Although much of the national Dignity Campaign focuses specifically on issues regarding dignity in older people’s care it has been decided that NHS Coventry will take a different approach and the scope of the local dignity campaign will involve all services providing care to both children and adults.

Statement of commitment to privacy and dignity

We have agreed the plans to eliminate mixed sex accommodation and improve privacy and dignity with all our healthcare providers. These plans are frequently monitored through clinical review meetings and site visits.

Summary Care Records

The Summary Care Record is part of the NHS Care Records Service. Coventry and Rugby GPs have agreed to work with this project as they believe it will mean better, safer care wherever you are treated. At first, your Summary Care Record will contain vital information about allergies, current and historic prescriptions and any previous bad reactions to medicines. It will be available to health professionals treating patients in a variety of settings. There are strict security measures surrounding the Summary Care Records. Staff will only be able to view the information in your Summary Care Record if they are involved in your treatment and have consent from you.

From July 2011 all patients registered with a GP in Coventry and Rugby were sent a letter through the post advising of these important changes to the way in which their health information is managed.

Do I have to have an NHS Summary Care Record? 

No. Summary Care Records are created to provide better, safer care but you do not have to have one. If you are happy to have one, you do not need to do anything; one will be created for you automatically. However, if you choose not to have one, you can opt out by filling in the ‘opt out’ form and sending it to your GP. There is also an ‘opt out’ form in provided in your letter.

Who should I contact if I want to find out more? 

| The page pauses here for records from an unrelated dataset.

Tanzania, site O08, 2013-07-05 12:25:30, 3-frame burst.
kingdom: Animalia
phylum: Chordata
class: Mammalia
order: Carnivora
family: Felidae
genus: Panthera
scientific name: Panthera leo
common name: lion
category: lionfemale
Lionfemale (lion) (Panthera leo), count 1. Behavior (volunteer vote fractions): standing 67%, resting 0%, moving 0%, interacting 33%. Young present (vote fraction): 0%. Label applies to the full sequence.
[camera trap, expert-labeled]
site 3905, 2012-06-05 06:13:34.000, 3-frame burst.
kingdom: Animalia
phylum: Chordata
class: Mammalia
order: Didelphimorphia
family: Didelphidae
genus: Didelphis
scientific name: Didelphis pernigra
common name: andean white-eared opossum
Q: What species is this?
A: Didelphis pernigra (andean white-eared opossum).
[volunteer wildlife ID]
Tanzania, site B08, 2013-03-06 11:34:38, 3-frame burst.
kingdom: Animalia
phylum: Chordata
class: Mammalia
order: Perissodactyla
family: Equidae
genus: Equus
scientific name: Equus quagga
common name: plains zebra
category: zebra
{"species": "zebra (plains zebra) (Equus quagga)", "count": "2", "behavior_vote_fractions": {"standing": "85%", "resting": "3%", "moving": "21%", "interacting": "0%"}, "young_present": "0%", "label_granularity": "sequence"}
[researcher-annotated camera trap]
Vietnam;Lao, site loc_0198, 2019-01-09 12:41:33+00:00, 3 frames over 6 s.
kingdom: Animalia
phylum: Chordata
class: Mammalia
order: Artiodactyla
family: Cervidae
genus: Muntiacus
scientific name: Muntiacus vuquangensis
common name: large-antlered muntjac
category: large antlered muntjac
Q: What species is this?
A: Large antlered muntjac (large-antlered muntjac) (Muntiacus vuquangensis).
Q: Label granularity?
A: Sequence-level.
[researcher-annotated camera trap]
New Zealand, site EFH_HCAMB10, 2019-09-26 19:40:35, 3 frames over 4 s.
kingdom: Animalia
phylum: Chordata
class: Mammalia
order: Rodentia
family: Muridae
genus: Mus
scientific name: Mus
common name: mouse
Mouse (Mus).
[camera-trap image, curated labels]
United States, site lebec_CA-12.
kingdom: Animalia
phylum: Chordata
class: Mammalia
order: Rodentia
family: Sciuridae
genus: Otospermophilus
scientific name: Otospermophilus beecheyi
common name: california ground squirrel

You can call the national NHS Care Records Patient Information Line: 0300 123 3020. You can also find more information at www.nhscarerecords.nhs.uk

How is my confidentiality protected? 

By law, everyone working for or on behalf of the NHS must respect your confidentiality and keep all information about you secure. In every place where you’re treated by the NHS, there are people responsible for protecting your confidentiality. These people are often known as Caldicott Guardians.

The NHS publishes a Care Records Guarantee for England. This says how the NHS Care Records Service will collect, store and allow access to your electronic records, and your options to take part in the service.